# A pain in the butt...



## Flyout95 (Apr 13, 2012)

Look at all that cast iron!


----------



## dannyoung85 (Oct 8, 2013)

What kind of project are you installing all that service weight for?


----------



## Flyout95 (Apr 13, 2012)

dannyoung85 said:


> What kind of project are you installing all that service weight for?


It's a pre-k school.


----------



## dannyoung85 (Oct 8, 2013)

Is the above grade DWV hub and spigot too or are you doing no-hub?


----------



## Flyout95 (Apr 13, 2012)

dannyoung85 said:


> Is the above grade DWV hub and spigot too or are you doing no-hub?


Above will be PVC.


----------



## Flyout95 (Apr 13, 2012)

Wonderful.


----------



## plumbdrum (Nov 30, 2013)

Flyout95 said:


> Wonderful.


Seems like a lot of extra vents? Why not battery vent all the W.C?, saves a lot of work

Sent from my iPhone using PlumbingZone


----------



## Flyout95 (Apr 13, 2012)

plumbdrum said:


> Seems like a lot of extra vents? Why not battery vent all the W.C?, saves a lot of work Sent from my iPhone using PlumbingZone


Each fixture needs its own vent. IL code.


----------



## plumbdrum (Nov 30, 2013)

Flyout95 said:


> Each fixture needs its own vent. IL code.

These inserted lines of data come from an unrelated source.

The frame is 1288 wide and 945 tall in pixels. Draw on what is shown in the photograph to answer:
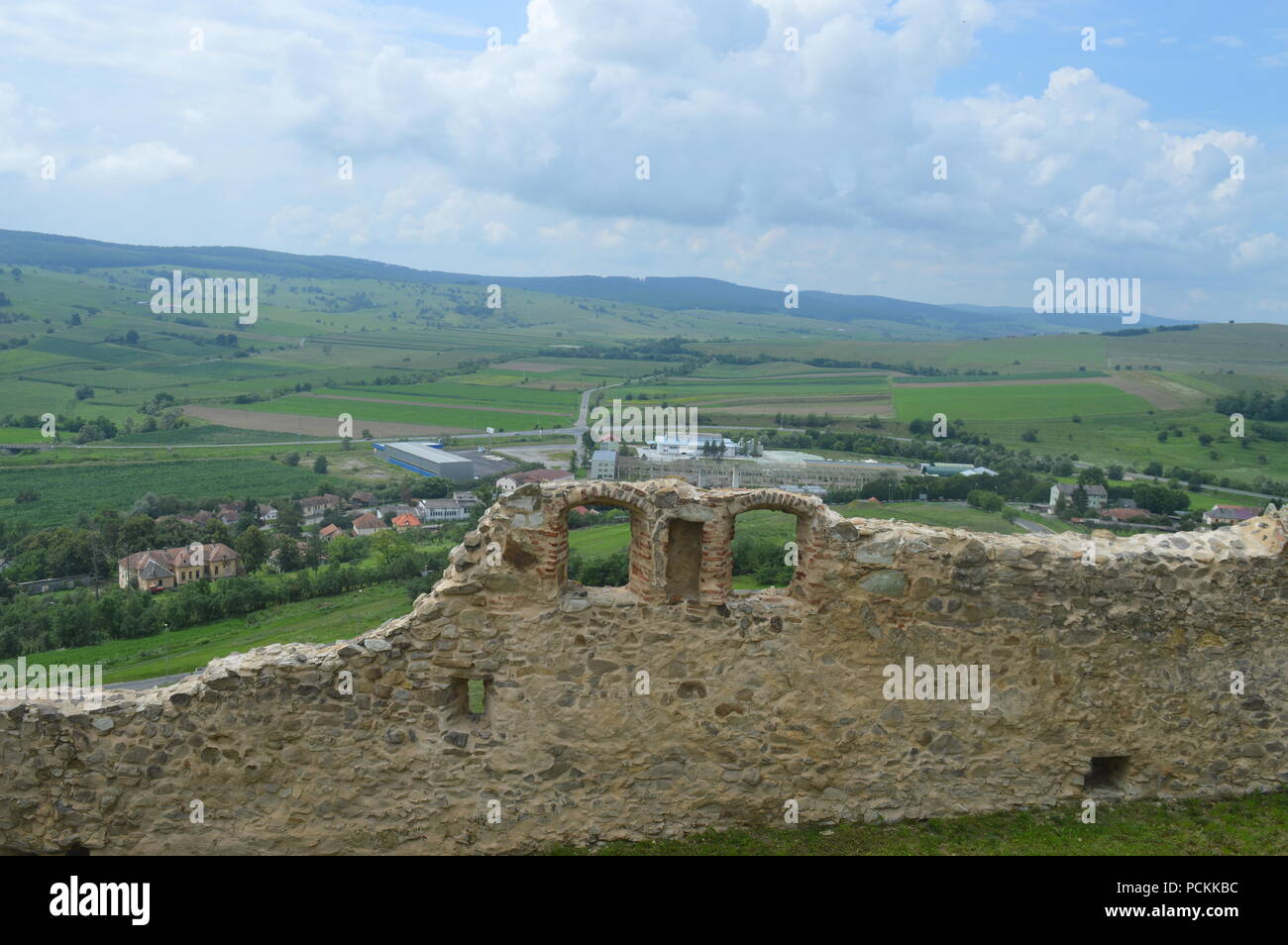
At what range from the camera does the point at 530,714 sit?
766 centimetres

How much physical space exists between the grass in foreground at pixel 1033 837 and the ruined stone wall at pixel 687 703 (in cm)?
17

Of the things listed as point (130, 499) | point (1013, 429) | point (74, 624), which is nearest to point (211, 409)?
point (130, 499)

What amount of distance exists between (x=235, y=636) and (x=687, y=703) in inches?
1038

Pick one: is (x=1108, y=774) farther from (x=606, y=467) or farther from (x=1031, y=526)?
(x=606, y=467)

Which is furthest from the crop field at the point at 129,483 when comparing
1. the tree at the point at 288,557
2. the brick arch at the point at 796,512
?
the brick arch at the point at 796,512

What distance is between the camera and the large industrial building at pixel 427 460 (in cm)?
6328

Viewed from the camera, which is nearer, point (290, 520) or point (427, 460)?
point (290, 520)

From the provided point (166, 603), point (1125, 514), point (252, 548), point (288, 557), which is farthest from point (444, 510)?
point (1125, 514)

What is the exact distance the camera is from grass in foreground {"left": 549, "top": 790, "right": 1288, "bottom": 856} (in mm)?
7523

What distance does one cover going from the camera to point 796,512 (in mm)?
7891

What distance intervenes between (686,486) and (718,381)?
10993cm

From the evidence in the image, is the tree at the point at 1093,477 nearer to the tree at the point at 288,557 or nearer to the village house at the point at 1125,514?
the village house at the point at 1125,514

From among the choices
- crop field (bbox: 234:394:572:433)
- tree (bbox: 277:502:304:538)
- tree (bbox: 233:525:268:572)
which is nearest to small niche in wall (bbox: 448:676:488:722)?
tree (bbox: 233:525:268:572)

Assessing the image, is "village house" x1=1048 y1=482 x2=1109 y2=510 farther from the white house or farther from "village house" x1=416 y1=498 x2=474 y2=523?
"village house" x1=416 y1=498 x2=474 y2=523
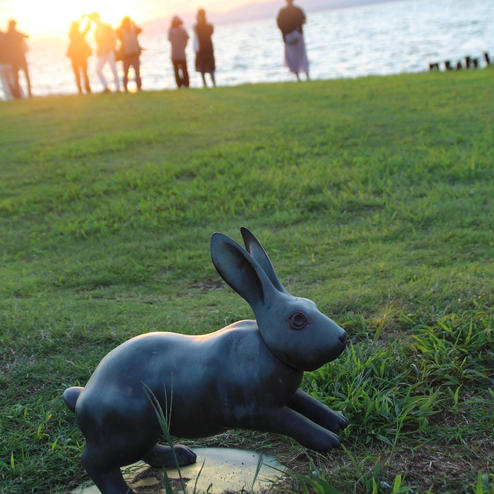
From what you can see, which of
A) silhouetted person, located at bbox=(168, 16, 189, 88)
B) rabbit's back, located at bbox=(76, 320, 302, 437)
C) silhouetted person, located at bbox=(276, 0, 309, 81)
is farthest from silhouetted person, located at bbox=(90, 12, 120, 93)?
rabbit's back, located at bbox=(76, 320, 302, 437)

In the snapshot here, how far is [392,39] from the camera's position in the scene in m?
36.2

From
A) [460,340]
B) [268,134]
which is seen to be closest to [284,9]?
[268,134]

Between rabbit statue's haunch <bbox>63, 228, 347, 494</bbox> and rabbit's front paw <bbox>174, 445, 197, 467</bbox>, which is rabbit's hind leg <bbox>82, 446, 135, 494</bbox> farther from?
rabbit's front paw <bbox>174, 445, 197, 467</bbox>

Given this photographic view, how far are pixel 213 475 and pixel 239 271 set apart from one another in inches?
38.8

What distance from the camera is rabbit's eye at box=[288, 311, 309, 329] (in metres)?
2.13

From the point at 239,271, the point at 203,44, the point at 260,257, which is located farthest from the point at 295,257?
the point at 203,44

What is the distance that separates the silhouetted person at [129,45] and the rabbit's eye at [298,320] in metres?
14.2

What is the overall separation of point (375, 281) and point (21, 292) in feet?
9.00

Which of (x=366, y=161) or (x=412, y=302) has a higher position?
(x=366, y=161)

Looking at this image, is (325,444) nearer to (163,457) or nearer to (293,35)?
(163,457)

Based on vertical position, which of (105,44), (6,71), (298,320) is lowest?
(298,320)

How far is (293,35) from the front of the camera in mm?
14945

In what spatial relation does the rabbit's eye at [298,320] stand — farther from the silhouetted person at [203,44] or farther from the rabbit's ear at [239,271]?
the silhouetted person at [203,44]

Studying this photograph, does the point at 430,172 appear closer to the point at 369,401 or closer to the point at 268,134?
the point at 268,134
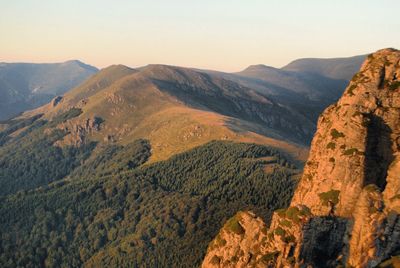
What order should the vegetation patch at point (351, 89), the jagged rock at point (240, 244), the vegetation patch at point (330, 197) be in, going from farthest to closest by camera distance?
the vegetation patch at point (351, 89) → the jagged rock at point (240, 244) → the vegetation patch at point (330, 197)

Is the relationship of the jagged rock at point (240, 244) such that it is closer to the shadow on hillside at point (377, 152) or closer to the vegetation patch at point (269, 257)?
the vegetation patch at point (269, 257)

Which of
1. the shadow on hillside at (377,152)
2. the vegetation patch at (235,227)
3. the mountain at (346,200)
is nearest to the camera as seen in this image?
the mountain at (346,200)

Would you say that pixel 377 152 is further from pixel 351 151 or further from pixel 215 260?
pixel 215 260

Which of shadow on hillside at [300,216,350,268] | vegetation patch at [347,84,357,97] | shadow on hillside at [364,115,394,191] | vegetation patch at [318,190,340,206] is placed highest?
vegetation patch at [347,84,357,97]

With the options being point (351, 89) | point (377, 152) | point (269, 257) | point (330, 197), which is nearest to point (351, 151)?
point (377, 152)

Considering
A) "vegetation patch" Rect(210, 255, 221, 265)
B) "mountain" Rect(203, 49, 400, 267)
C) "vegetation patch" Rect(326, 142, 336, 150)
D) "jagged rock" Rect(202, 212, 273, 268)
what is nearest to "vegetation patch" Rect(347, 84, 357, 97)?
"mountain" Rect(203, 49, 400, 267)

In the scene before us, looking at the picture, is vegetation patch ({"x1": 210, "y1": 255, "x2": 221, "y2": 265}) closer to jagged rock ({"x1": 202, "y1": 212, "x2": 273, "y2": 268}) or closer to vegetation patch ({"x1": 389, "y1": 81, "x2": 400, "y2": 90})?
jagged rock ({"x1": 202, "y1": 212, "x2": 273, "y2": 268})

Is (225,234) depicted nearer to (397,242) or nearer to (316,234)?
(316,234)

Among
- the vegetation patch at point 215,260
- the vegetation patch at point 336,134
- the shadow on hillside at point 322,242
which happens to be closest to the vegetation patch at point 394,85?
the vegetation patch at point 336,134

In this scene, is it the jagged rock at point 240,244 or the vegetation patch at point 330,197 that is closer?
the vegetation patch at point 330,197
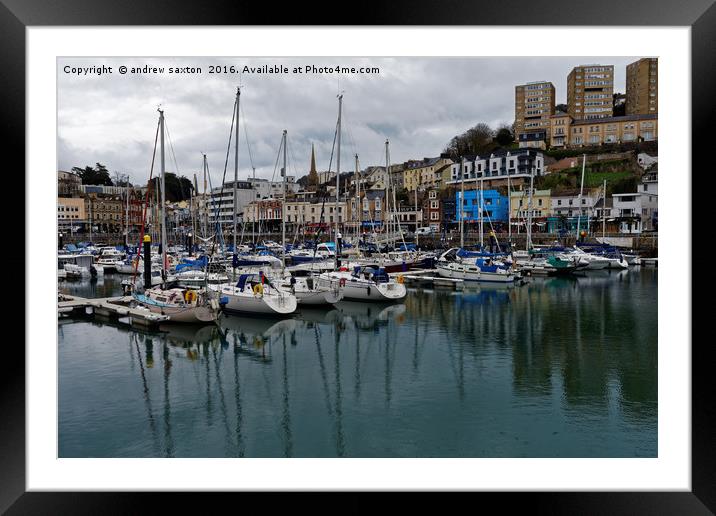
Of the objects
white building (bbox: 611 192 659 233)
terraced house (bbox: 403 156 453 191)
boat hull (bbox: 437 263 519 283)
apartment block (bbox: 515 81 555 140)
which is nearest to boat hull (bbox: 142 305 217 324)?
boat hull (bbox: 437 263 519 283)

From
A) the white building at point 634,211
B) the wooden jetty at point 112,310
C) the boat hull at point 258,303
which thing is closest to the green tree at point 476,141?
the white building at point 634,211

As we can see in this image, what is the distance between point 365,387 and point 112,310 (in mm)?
7552

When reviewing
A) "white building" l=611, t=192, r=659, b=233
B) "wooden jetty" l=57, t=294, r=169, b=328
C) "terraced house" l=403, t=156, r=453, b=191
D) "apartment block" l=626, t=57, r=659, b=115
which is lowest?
"wooden jetty" l=57, t=294, r=169, b=328

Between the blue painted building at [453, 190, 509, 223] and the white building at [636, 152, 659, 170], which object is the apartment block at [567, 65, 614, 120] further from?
the blue painted building at [453, 190, 509, 223]

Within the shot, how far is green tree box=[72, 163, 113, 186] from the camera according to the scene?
17.2m

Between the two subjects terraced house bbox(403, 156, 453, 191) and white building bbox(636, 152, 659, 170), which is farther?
terraced house bbox(403, 156, 453, 191)

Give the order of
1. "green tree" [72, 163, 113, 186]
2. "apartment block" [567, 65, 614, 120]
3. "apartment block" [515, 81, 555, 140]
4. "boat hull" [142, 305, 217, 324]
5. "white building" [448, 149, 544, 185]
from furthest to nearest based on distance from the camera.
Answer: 1. "apartment block" [515, 81, 555, 140]
2. "apartment block" [567, 65, 614, 120]
3. "white building" [448, 149, 544, 185]
4. "green tree" [72, 163, 113, 186]
5. "boat hull" [142, 305, 217, 324]

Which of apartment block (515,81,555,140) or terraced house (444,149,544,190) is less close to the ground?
apartment block (515,81,555,140)

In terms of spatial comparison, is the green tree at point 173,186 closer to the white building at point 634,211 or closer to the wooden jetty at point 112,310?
the wooden jetty at point 112,310

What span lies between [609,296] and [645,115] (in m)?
24.2

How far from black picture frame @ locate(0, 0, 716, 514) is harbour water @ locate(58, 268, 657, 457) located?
5.47 feet

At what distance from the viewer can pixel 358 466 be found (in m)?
3.83
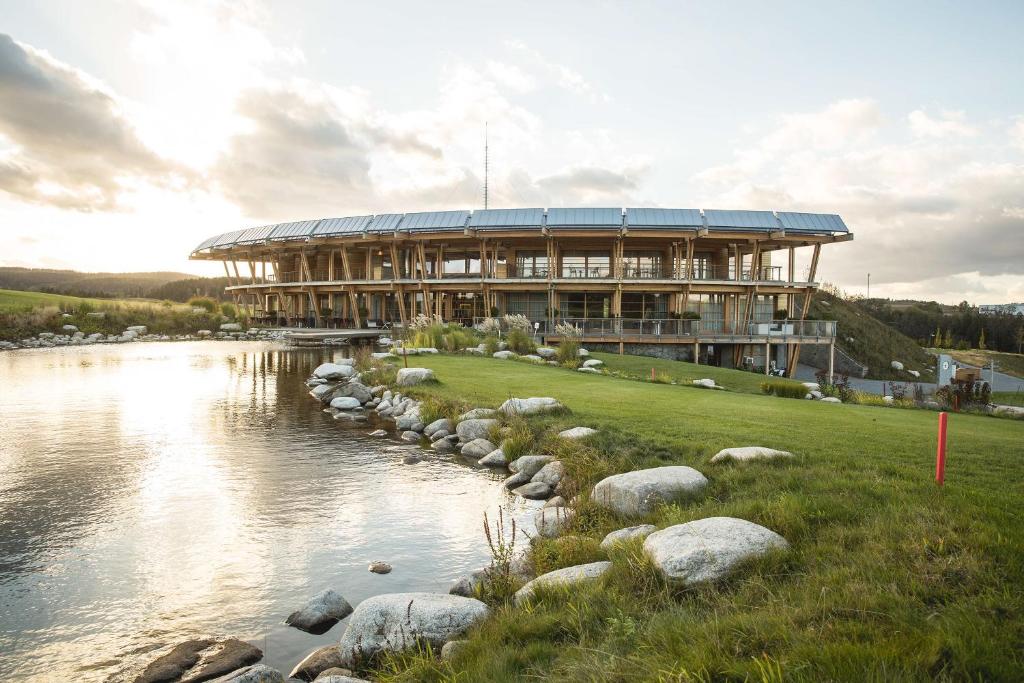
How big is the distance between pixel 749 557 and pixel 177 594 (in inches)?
190

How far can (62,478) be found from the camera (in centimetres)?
826

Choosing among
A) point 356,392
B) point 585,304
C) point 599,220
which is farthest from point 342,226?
point 356,392

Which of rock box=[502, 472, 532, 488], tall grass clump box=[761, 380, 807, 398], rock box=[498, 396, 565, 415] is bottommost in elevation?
rock box=[502, 472, 532, 488]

Do they allow Battery Venting at all???? It's a nice job, not knocking your work, it's just a Battery is soooo much less work, 2 vents you could pick up all those W.C's and floor drains, and you could still tie in your lav's with individual vents.

Sent from my iPhone using PlumbingZone


----------



## plumbdrum (Nov 30, 2013)

plumbdrum said:


> Do they allow Battery Venting at all???? It's a nice job, not knocking your work, it's just a Battery is soooo much less work, 2 vents you could pick up all those W.C's and floor drains, and you could still tie in your lav's with individual vents. Sent from my iPhone using PlumbingZone











Start your battery with a vent, install vent between your last 2 floor mounted fixtures.

Sent from my iPhone using PlumbingZone


----------



## Flyout95 (Apr 13, 2012)

Yup, not legal. 


Each fixture needs its own vent. That's how it is here.


----------



## mssp (Dec 15, 2009)

like that kcco sticker on your lid. I have the same one on mine. work looks good too.


----------



## Flyout95 (Apr 13, 2012)

mssp said:


> like that kcco sticker on your lid. I have the same one on mine. work looks good too.


Thanks brah.


----------



## leakfree (Apr 3, 2011)

Flyout95 said:


> Each fixture needs its own vent. IL code.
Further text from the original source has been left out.